Why don't you tell us all why you're so personally invested in this argument?

[0] http://www.hnsearch.com/search?q=VP8+taligent



He does the same in Every. Single. Thread. about Linode.

http://www.hnsearch.com/search#request/all&q=linode+tali...

Basically, all this person seems to do is troll a certain set of pet topics.


http://news.ycombinator.com/user?id=taligent

I have a higher karma than you in a much shorter time. So logically that means I comment on a range of topics.

I continually comment on Linode because I don't believe that companies that deliberately hide security incidents should be praised.


Perhaps a refugee from 'pink' ?

Codec wars are pretty old though, just look at discussions of Ogg vs MP3. My hope is that a bit of traction out there on it and it will establish itself by virtue of its lack of royalties.


Give us all a break. I am just as 'invested' in this as anyone else is.

I am critical of VP8 because I believe in companies like Google, Apple, Microsoft etc working together to define standards in the common interest of the consumer. Google's entire behaviour with VP8/H.264 as well as their FRAND abuse goes entirely against this.

Standards are good for everyone.


Standards are good for everyone.

Royalty-free standards are even better. Given the state of the video codec world at the time of Google's On2 acquisition, purchasing a codec that was explicitly designed to avoid MPEG-LA patents seems like the only viable path they could have taken to a royalty-free codec for the web. And remaining royalty free is essential to the very concept of the World Wide Web.

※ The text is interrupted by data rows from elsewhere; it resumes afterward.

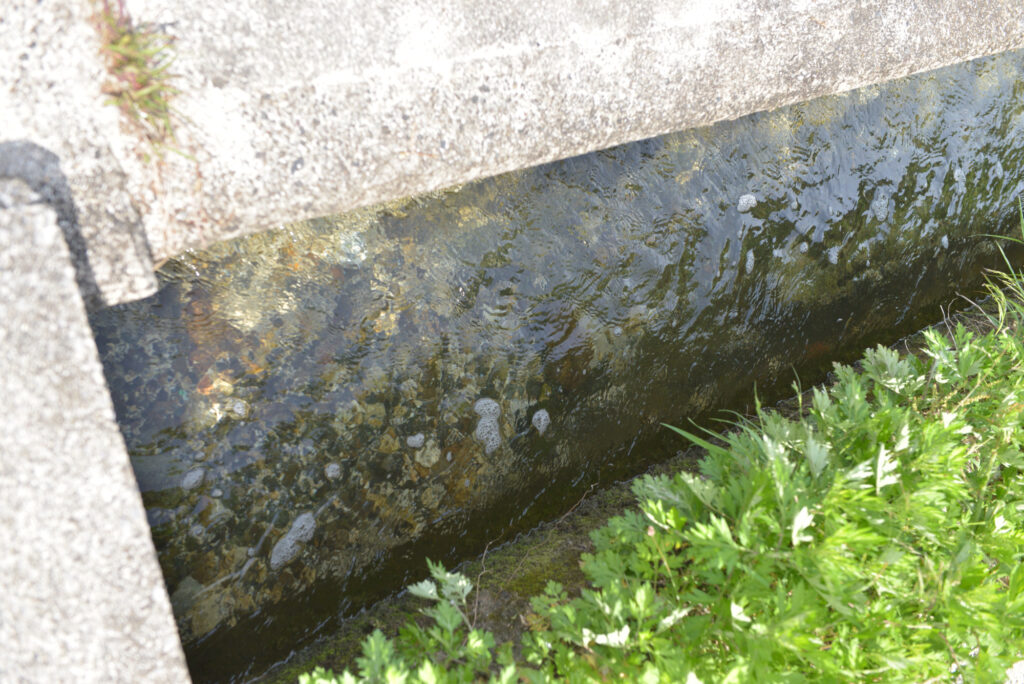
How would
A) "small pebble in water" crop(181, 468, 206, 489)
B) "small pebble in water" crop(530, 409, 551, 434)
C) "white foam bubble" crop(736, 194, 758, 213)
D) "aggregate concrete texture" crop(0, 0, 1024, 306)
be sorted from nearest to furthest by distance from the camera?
"aggregate concrete texture" crop(0, 0, 1024, 306) → "small pebble in water" crop(181, 468, 206, 489) → "small pebble in water" crop(530, 409, 551, 434) → "white foam bubble" crop(736, 194, 758, 213)

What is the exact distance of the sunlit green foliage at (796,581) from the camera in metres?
1.38

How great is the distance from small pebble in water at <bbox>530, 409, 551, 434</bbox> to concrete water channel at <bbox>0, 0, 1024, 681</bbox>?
13 mm

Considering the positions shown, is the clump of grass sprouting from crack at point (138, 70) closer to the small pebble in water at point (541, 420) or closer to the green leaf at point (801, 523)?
the small pebble in water at point (541, 420)

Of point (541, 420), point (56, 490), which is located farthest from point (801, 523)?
point (56, 490)

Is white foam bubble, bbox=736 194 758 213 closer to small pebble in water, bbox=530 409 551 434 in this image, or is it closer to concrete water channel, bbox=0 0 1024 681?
concrete water channel, bbox=0 0 1024 681

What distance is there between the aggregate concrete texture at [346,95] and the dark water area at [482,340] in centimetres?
35

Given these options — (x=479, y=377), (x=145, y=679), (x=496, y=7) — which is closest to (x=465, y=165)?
(x=496, y=7)

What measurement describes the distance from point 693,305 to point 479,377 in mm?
895

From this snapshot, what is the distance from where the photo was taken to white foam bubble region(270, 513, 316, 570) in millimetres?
1781

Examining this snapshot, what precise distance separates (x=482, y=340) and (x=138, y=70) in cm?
114

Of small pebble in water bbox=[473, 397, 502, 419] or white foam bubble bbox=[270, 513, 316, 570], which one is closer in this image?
white foam bubble bbox=[270, 513, 316, 570]

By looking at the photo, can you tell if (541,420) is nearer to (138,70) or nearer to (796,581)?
(796,581)

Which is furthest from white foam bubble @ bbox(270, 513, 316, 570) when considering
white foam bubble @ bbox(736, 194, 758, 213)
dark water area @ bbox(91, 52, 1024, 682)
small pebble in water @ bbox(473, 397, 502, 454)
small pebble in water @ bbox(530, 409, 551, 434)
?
white foam bubble @ bbox(736, 194, 758, 213)

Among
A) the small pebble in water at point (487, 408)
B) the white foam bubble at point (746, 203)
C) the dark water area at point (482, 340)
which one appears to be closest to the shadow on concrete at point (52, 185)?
the dark water area at point (482, 340)
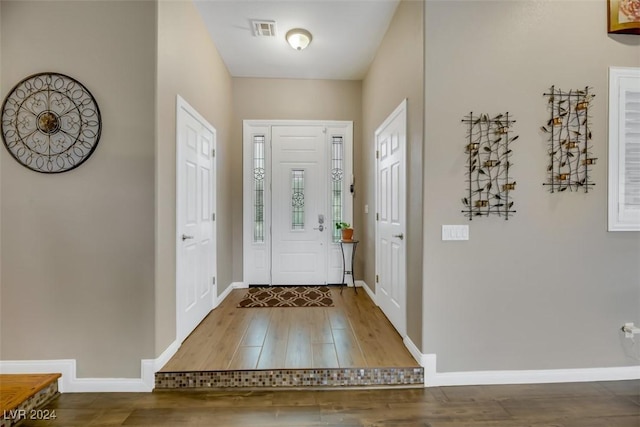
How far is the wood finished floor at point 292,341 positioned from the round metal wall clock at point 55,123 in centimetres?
166

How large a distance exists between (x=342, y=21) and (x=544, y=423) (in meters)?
3.60

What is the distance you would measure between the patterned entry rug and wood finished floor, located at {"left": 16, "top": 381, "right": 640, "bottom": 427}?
1437 mm

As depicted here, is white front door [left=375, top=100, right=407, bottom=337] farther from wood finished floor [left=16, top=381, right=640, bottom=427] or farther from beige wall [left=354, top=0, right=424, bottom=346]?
wood finished floor [left=16, top=381, right=640, bottom=427]

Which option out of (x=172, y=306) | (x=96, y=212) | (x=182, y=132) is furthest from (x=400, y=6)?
(x=172, y=306)

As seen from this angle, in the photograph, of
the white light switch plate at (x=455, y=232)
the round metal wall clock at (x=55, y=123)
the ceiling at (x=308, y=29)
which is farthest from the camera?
the ceiling at (x=308, y=29)

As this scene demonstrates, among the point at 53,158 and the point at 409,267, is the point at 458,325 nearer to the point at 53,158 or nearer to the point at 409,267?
the point at 409,267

Developing a new royalty-free standard would only invite participants to try to include as many encumbered concepts as possible to derail the royalty-free aspect, or to delay ratification and implementation for as long as possible to preserve the revenue from their royalty-bearing codecs.

Having a standard that is designed by committee should not be an end in itself, but only a means to an end, and if other means are more expedient, then the other means should be used.


Exactly. Having been involved in the H264 process (as well as On2/VPx), I saw first-hand how the big guys abused the process at every turn. Their attitude was not "we're doing this for everyone", but rather, "cool, with this patent pool thing we can collude on pricing and it's totally legal!"

Then they spent the rest of the time jockeying to get their allies into position to ratify their precious patent-protected IP into the standard so they could reap the royalties and remain in a position of control.

To their credit, the people who actually ran the standards process attempted to thwart this behavior (they even tried to produce a "royalty free baseline"), but the powers that be were just too entrenched and committed to their predatory ways for it to succeed.

I was there, I saw.


Like most collectivists, you fail to recognize that the power to lead collective action is almost uniformly commandeered by special interests, with the supposed collective benefits corrupted to benefit only those with the power to make decisions "for the rest of us".

What works in the real world is free agents doing business with each other on fair terms, with transparency, oversight, and no fingers on the scale.

On2 developed a competitive codec, taking pains to avoid MPEG patents. Google acquired that technology. In a fair market, VPx and H264 could battle it out and the best value proposition would win. Even if H264 is marginally better from a technical perspective in some cases, VPx has the advantage of being free of licensing restrictions and royalties.

But instead of letting this play out fairly in a free market, the MPEG dudes decided to play rough. They used their antitrust get-out-of-jail card for the exact opposite reason it exists -- to attempt to intimidate the market with FUD, and squash potential competition before it gained a foothold.

Unfortunately for them, in the new order Google just has more money, lawyers, and smarts than the old guard, so they won the battle. But this is not the way things should have to go -- the market should be free and open. State-sponsored "standards" simply stifle innovation and provide lock-in for the power players lucky enough to have a place at the table early on.